Nutritional status has been shown to be associated with severity of lung disease in CF, but the exact nature of the relationship between nutritional status and lung function is unknown (10, 18, 33, 34). Evidence of genetic influence on both traits was reported by the European CF Twin and Sibling Study when the investigators noted that concordance for a composite cross-sectional measure of lung function and nutritional status was higher in 29 MZ twin pairs than in 12 DZ twin pairs (p < 0.04) (47). However, concordance rates did not differ when lung function and nutritional status were considered independently (47). Furthermore, genetic effect on longitudinal measures was not evaluated (47). Recently, Drumm and colleagues associated alleles of TGF-β1 with lung disease severity in patients with CF (12). The dichotomization strategy used to group patients by lung function measures also segregated patients by nutritional status (12). The Drumm and colleagues' study did not discern whether TGF-β1 alleles were associated with severity in lung disease, malnutrition, or both. Regression analysis was used here to quantify the interrelatedness of lung function and nutritional status. Longitudinal lung function measures adjusted for variation in nutritional status were less similar in pairs of DZ twins and siblings than unadjusted measures. On the other hand, pairs of MZ twins were very similar for unadjusted and adjusted measures. Thus, differences in nutritional status caused a fraction of the pairs of DZ twins and siblings to appear to have similar lung function, whereas nearly all of the MZ twins were similar in both respects. The disparity between the MZ and DZ/sibling groups indicates the presence of factors, possibly genetic, that modulate nutritional status independent of the genetic modifiers of lung function.

Studies of healthy individuals suggest that genes play a significant role in determining FEV₁, even among individuals in different environments. Estimates of heritability obtained for cross-sectional FEV₁ in various healthy adult populations (0.5–0.77) are comparable to our estimates from individuals with CF (0.68) (48–51).
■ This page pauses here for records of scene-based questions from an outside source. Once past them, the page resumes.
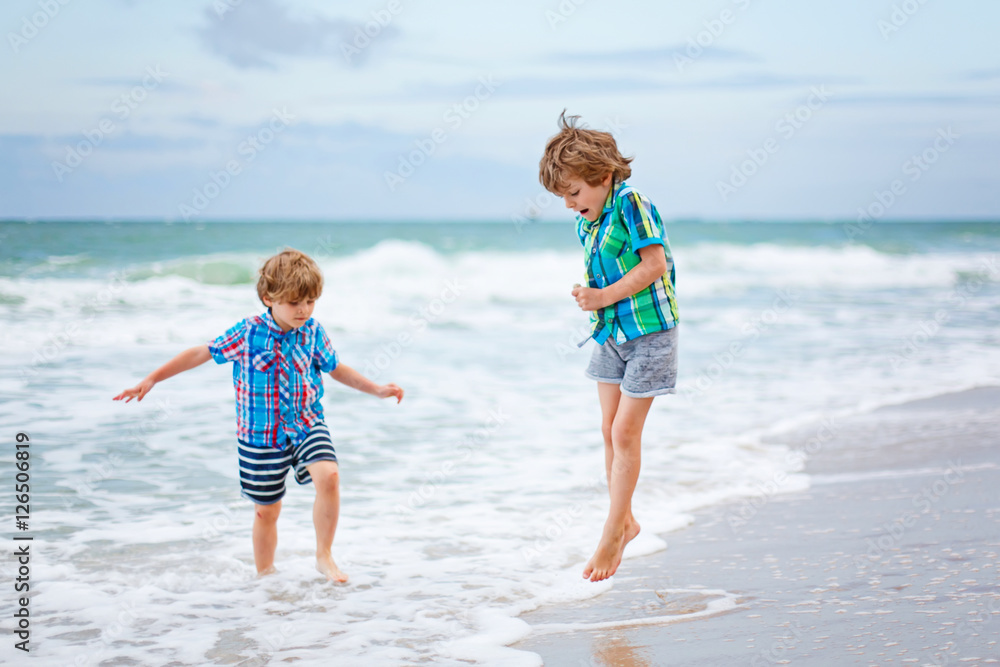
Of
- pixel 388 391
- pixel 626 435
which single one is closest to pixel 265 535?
pixel 388 391

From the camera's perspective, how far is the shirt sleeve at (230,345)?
11.2ft

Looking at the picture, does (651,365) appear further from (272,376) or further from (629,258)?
(272,376)

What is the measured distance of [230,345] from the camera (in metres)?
3.42

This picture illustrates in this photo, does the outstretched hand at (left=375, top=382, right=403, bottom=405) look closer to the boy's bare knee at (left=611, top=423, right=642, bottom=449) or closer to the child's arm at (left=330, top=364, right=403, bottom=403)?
the child's arm at (left=330, top=364, right=403, bottom=403)

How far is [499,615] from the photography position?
328cm

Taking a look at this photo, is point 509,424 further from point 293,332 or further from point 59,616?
point 59,616

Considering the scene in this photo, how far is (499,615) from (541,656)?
1.37ft

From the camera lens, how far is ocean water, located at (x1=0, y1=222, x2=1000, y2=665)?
10.8ft

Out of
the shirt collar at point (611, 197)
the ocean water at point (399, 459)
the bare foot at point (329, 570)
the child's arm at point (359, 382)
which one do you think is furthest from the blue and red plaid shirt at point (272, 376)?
the shirt collar at point (611, 197)

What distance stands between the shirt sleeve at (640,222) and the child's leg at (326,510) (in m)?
1.49

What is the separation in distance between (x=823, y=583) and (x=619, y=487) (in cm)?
90

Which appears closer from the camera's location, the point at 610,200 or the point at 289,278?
the point at 610,200

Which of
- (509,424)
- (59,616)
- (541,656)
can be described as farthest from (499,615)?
(509,424)

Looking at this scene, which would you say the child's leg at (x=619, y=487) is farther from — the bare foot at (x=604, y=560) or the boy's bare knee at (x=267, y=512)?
the boy's bare knee at (x=267, y=512)
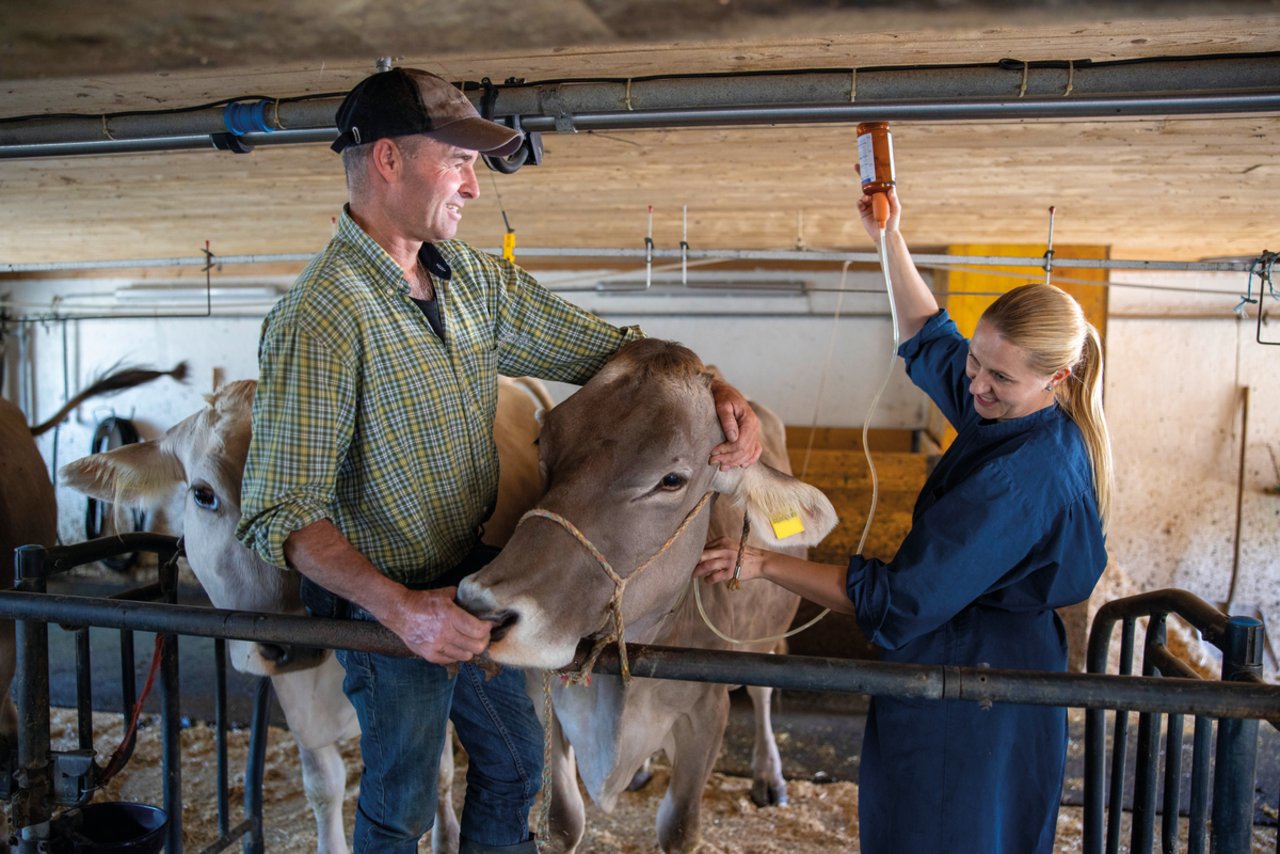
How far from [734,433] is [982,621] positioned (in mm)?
727

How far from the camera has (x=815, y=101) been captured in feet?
9.38

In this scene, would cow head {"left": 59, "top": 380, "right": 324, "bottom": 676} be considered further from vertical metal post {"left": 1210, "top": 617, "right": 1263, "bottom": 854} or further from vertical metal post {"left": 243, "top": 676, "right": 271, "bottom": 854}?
vertical metal post {"left": 1210, "top": 617, "right": 1263, "bottom": 854}

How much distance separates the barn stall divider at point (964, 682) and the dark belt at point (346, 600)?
0.50 feet

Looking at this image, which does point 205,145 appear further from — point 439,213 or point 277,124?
point 439,213

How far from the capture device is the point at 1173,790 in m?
2.18

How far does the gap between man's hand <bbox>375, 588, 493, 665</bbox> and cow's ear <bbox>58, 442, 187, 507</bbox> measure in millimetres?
2011

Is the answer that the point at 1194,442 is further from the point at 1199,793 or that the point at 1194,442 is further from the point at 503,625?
→ the point at 503,625

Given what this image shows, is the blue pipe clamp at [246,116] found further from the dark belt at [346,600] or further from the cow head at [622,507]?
the dark belt at [346,600]

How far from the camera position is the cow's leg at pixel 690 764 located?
3209 mm

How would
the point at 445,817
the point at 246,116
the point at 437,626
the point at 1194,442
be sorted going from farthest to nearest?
the point at 1194,442 < the point at 445,817 < the point at 246,116 < the point at 437,626

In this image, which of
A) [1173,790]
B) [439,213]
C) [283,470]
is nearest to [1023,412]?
[1173,790]

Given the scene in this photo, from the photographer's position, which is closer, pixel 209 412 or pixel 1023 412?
pixel 1023 412

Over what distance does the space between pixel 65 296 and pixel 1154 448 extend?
12214 mm

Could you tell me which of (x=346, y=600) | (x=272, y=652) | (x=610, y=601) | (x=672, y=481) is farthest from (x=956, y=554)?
(x=272, y=652)
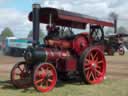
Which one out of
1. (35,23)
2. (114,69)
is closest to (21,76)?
(35,23)

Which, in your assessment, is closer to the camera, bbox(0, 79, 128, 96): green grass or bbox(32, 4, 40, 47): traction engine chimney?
bbox(0, 79, 128, 96): green grass

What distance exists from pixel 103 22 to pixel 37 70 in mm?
3466

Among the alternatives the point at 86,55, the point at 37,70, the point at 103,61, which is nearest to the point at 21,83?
the point at 37,70

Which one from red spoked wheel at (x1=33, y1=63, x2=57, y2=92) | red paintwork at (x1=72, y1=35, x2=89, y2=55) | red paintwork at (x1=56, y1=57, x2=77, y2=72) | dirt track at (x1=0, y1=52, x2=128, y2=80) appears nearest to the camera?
red spoked wheel at (x1=33, y1=63, x2=57, y2=92)

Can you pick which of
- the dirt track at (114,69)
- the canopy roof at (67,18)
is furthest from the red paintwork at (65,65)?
the dirt track at (114,69)

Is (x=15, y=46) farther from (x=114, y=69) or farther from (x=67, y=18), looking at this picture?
(x=67, y=18)

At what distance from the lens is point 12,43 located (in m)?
39.0

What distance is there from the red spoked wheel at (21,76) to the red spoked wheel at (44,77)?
2.18 ft

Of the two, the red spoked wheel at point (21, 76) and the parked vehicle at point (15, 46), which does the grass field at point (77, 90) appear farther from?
the parked vehicle at point (15, 46)

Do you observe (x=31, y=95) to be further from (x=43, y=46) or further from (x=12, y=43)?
(x=12, y=43)

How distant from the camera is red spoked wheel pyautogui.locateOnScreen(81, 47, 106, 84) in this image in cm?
1075

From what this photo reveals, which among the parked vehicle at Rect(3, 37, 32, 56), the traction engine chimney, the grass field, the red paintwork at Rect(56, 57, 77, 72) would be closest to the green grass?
the grass field

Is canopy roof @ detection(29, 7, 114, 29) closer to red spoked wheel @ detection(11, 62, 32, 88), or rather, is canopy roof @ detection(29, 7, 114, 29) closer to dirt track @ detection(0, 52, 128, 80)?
red spoked wheel @ detection(11, 62, 32, 88)

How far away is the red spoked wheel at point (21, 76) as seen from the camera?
403 inches
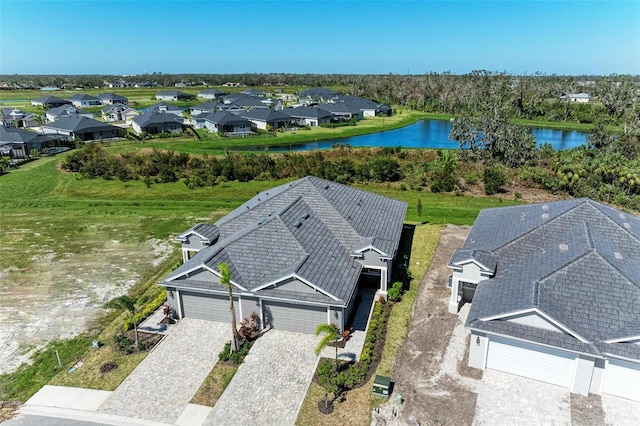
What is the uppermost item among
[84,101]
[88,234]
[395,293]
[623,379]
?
[84,101]

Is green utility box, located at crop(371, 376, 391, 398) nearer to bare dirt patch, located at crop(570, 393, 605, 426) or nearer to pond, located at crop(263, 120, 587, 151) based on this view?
bare dirt patch, located at crop(570, 393, 605, 426)

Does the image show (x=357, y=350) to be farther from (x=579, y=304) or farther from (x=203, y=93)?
(x=203, y=93)

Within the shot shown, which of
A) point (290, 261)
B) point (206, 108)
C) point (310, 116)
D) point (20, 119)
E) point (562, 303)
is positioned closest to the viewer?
point (562, 303)

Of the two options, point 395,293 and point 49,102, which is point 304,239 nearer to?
point 395,293

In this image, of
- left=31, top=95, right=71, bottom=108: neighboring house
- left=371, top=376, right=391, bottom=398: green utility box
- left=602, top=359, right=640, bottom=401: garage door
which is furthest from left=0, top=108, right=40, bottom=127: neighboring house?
left=602, top=359, right=640, bottom=401: garage door

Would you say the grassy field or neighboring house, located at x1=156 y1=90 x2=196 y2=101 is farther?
neighboring house, located at x1=156 y1=90 x2=196 y2=101

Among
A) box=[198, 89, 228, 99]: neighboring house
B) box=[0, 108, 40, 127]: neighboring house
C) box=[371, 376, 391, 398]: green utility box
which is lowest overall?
box=[371, 376, 391, 398]: green utility box

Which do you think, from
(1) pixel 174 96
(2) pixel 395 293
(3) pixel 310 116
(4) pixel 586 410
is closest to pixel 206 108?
→ (3) pixel 310 116
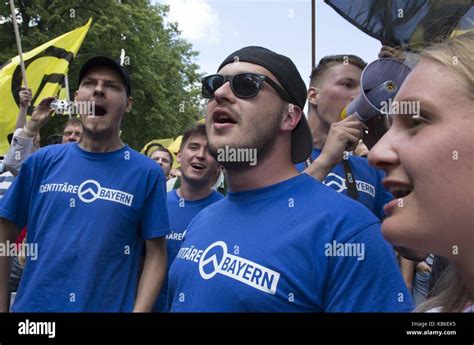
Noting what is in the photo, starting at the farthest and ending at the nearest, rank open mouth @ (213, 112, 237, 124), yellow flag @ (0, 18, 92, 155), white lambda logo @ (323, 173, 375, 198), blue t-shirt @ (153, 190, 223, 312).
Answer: yellow flag @ (0, 18, 92, 155) → blue t-shirt @ (153, 190, 223, 312) → white lambda logo @ (323, 173, 375, 198) → open mouth @ (213, 112, 237, 124)

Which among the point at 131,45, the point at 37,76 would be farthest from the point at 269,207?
the point at 131,45

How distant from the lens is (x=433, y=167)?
4.12 ft

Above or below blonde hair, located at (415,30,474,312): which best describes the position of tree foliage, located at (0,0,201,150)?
above

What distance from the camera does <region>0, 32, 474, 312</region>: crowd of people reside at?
1297 mm

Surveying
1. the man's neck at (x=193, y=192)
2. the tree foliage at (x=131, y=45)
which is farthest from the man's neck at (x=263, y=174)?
the tree foliage at (x=131, y=45)

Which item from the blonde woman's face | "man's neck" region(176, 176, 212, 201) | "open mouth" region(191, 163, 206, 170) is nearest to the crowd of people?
the blonde woman's face

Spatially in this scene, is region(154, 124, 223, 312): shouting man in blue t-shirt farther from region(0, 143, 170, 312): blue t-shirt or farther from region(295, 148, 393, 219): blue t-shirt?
region(295, 148, 393, 219): blue t-shirt

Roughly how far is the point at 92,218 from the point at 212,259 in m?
1.23

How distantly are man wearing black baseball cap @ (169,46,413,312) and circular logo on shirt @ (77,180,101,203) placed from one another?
906mm

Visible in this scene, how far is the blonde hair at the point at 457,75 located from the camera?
130cm

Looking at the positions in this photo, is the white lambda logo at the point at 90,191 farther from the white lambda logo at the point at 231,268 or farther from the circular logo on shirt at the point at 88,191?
the white lambda logo at the point at 231,268

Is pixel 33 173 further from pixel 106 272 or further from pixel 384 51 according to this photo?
pixel 384 51

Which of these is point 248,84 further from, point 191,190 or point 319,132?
point 191,190

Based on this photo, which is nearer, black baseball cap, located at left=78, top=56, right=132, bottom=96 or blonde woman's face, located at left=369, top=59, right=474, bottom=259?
blonde woman's face, located at left=369, top=59, right=474, bottom=259
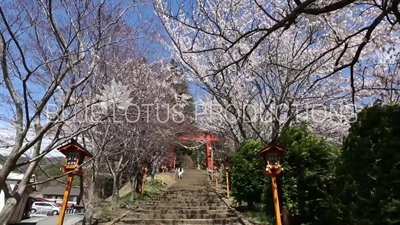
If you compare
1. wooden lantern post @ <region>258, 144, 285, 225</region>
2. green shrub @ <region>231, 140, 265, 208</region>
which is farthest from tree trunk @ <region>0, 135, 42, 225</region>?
green shrub @ <region>231, 140, 265, 208</region>

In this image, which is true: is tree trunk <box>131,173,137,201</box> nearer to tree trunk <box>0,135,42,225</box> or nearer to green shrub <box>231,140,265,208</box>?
green shrub <box>231,140,265,208</box>

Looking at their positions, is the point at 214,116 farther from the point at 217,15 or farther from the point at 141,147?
the point at 217,15

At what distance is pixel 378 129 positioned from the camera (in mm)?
3762

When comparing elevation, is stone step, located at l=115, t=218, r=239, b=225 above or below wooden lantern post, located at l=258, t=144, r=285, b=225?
below

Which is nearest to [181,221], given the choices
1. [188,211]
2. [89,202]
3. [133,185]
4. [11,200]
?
[188,211]

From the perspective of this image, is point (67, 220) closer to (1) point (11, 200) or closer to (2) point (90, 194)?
(2) point (90, 194)

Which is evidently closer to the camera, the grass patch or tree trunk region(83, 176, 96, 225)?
the grass patch

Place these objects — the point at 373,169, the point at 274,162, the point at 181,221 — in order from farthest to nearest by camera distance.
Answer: the point at 181,221, the point at 274,162, the point at 373,169

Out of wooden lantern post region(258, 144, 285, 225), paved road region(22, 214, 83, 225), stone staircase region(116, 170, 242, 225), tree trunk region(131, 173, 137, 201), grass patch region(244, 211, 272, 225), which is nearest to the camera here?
wooden lantern post region(258, 144, 285, 225)

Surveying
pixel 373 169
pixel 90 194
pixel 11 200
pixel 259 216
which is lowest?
pixel 11 200

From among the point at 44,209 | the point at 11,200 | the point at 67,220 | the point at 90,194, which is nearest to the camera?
the point at 11,200

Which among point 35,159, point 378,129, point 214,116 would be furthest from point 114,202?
point 378,129

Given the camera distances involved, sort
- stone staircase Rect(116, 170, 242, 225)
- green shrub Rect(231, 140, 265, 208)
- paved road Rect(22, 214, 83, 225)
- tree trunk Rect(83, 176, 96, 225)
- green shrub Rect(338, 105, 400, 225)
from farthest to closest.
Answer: paved road Rect(22, 214, 83, 225) < green shrub Rect(231, 140, 265, 208) < stone staircase Rect(116, 170, 242, 225) < tree trunk Rect(83, 176, 96, 225) < green shrub Rect(338, 105, 400, 225)

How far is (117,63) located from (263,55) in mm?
4241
Whether the same or different genes contribute to cross-sectional measures of lung function in healthy individuals and those with a chronic and progressive obstructive disorder such as CF remains to be determined. Likewise, genes that influence lung function over time may differ from those that determine cross-sectional measures. Only one study evaluating genetic effect on longitudinal measures of lung function in healthy individuals has been published (52). The aforementioned study used FEV₁ measured at two time points to derive linear rates of change and demonstrated only small genetic effect. As shown here, longitudinal measures derived from modeling disclosed strong genetic control of the progression of CF lung disease. If pulmonary response to chronic injury follows predictable genetically determined paths, then similar processes may underlie loss of lung function in the more common complex lung diseases.